### Task description:
Excluding images, repeat the data exactly as given.

Dataset excerpts
[Start of section]
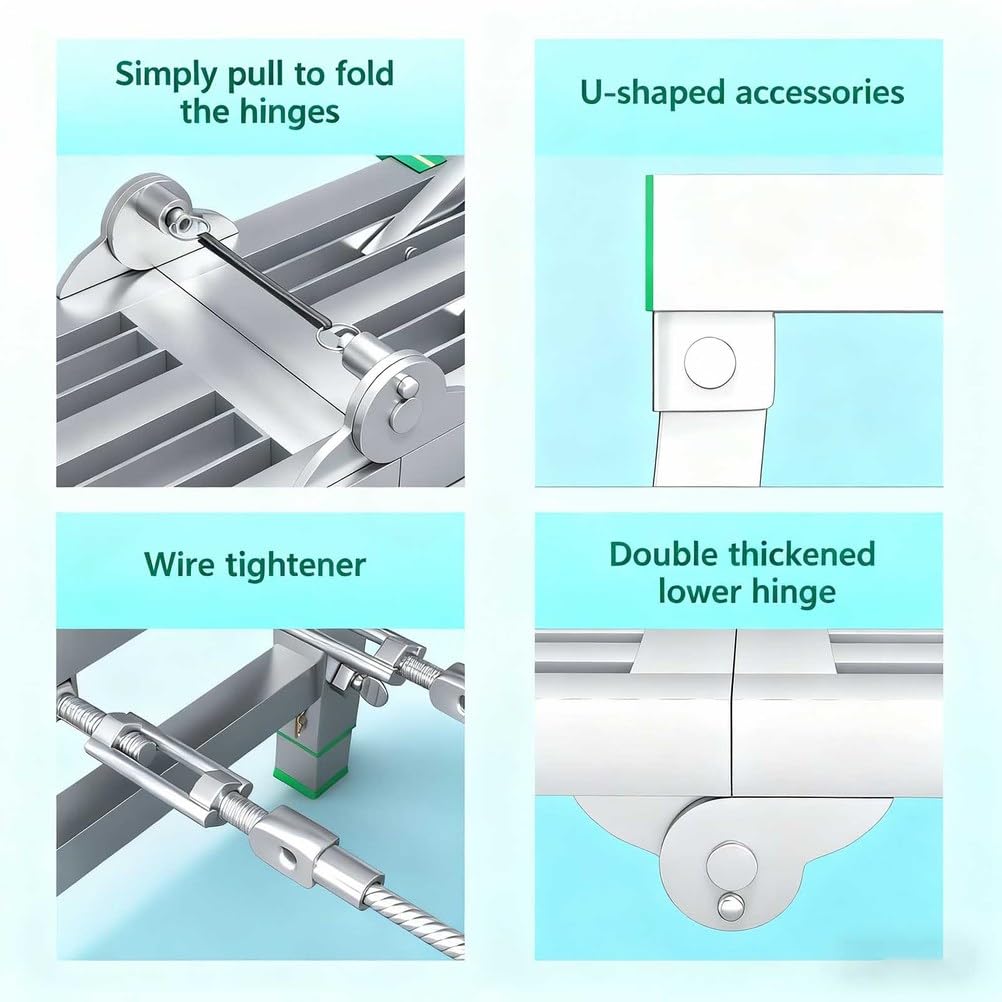 Simply pull to fold the hinges

U-shaped accessories

Wire tightener

Double thickened lower hinge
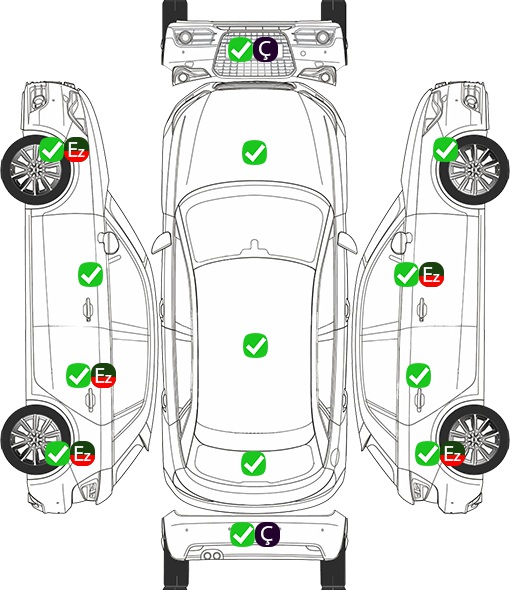 Ç
Ez
Ez
Ez
Ez
Ez
Ç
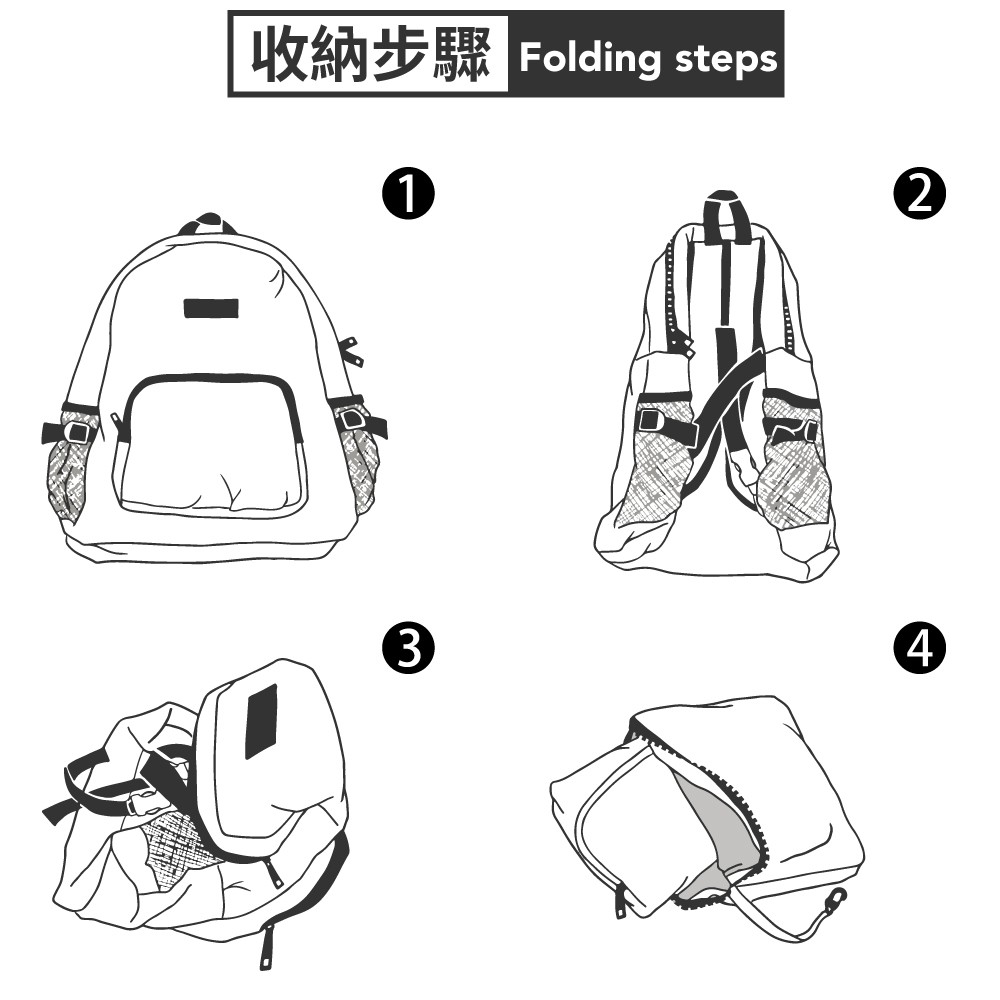 收納步驟 Folding steps

❶

❷

❸

❹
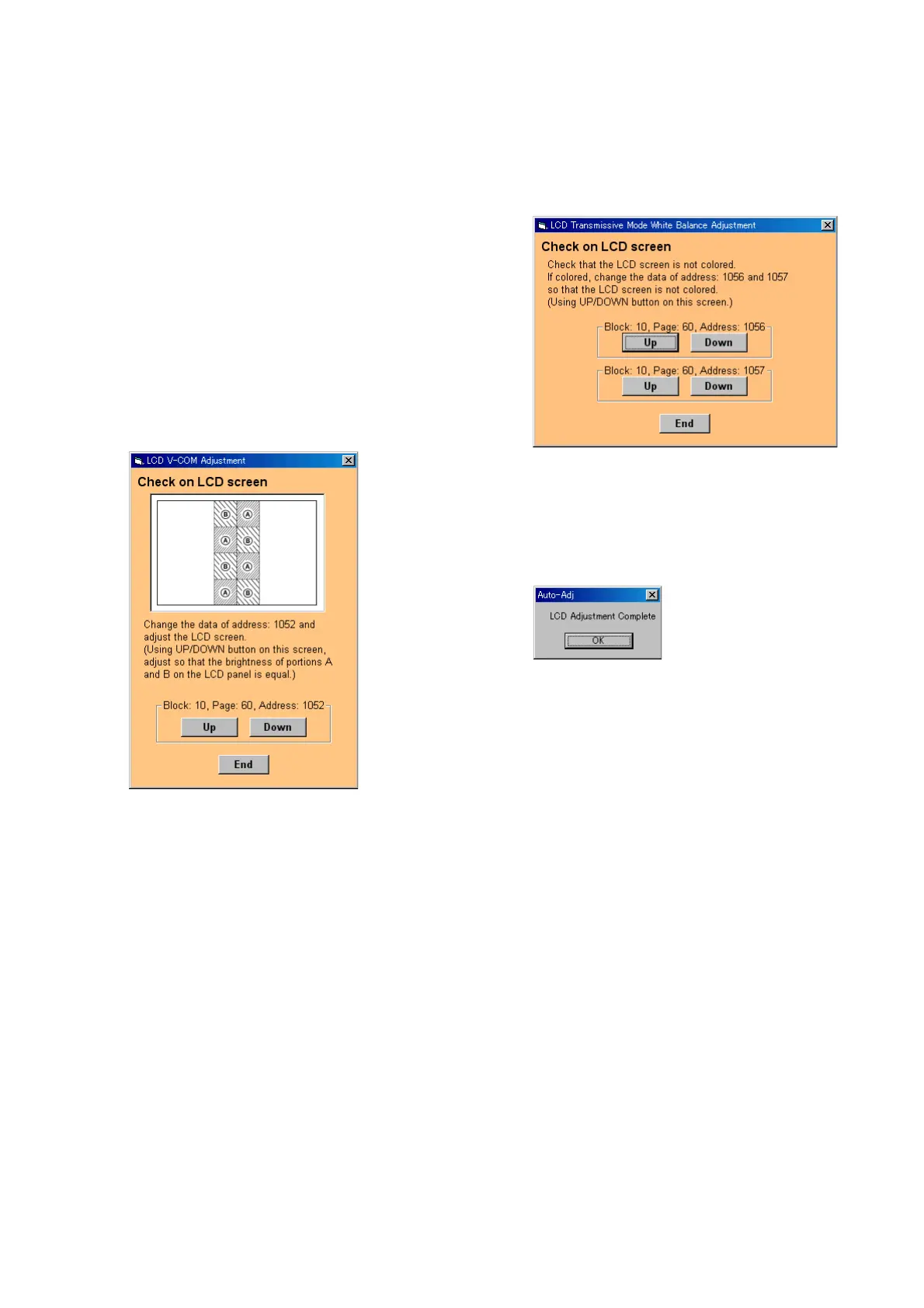 LCD V-COM Adjustment

Check on LCD screen

B A
A B
B A
A B

Change the data of address: 1052 and adjust the LCD screen.
(Using UP/DOWN button on this screen, adjust so that the brightness of portions A and B on the LCD panel is equal.)

Block: 10, Page: 60, Address: 1052
Up Down

End

LCD Transmissive Mode White Balance Adjustment

Check on LCD screen

Check that the LCD screen is not colored.
If colored, change the data of address: 1056 and 1057 so that the LCD screen is not colored.
(Using UP/DOWN button on this screen.)

Block: 10, Page: 60, Address: 1056
Up Down

Block: 10, Page: 60, Address: 1057
Up Down

End

Auto-Adj

LCD Adjustment Complete

OK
[End of section]
### Answer below:
 Simply pull to fold the hinges

U-shaped accessories

Wire tightener

Double thickened lower hinge
 Ç
Ez
Ez
Ez
Ez
Ez
Ç
 收納步驟 Folding steps

❶

❷

❸

❹
 LCD V-COM Adjustment

Check on LCD screen

B A
A B
B A
A B

Change the data of address: 1052 and adjust the LCD screen.
(Using UP/DOWN button on this screen, adjust so that the brightness of portions A and B on the LCD panel is equal.)

Block: 10, Page: 60, Address: 1052
Up Down

End

LCD Transmissive Mode White Balance Adjustment

Check on LCD screen

Check that the LCD screen is not colored.
If colored, change the data of address: 1056 and 1057 so that the LCD screen is not colored.
(Using UP/DOWN button on this screen.)

Block: 10, Page: 60, Address: 1056
Up Down

Block: 10, Page: 60, Address: 1057
Up Down

End

Auto-Adj

LCD Adjustment Complete

OK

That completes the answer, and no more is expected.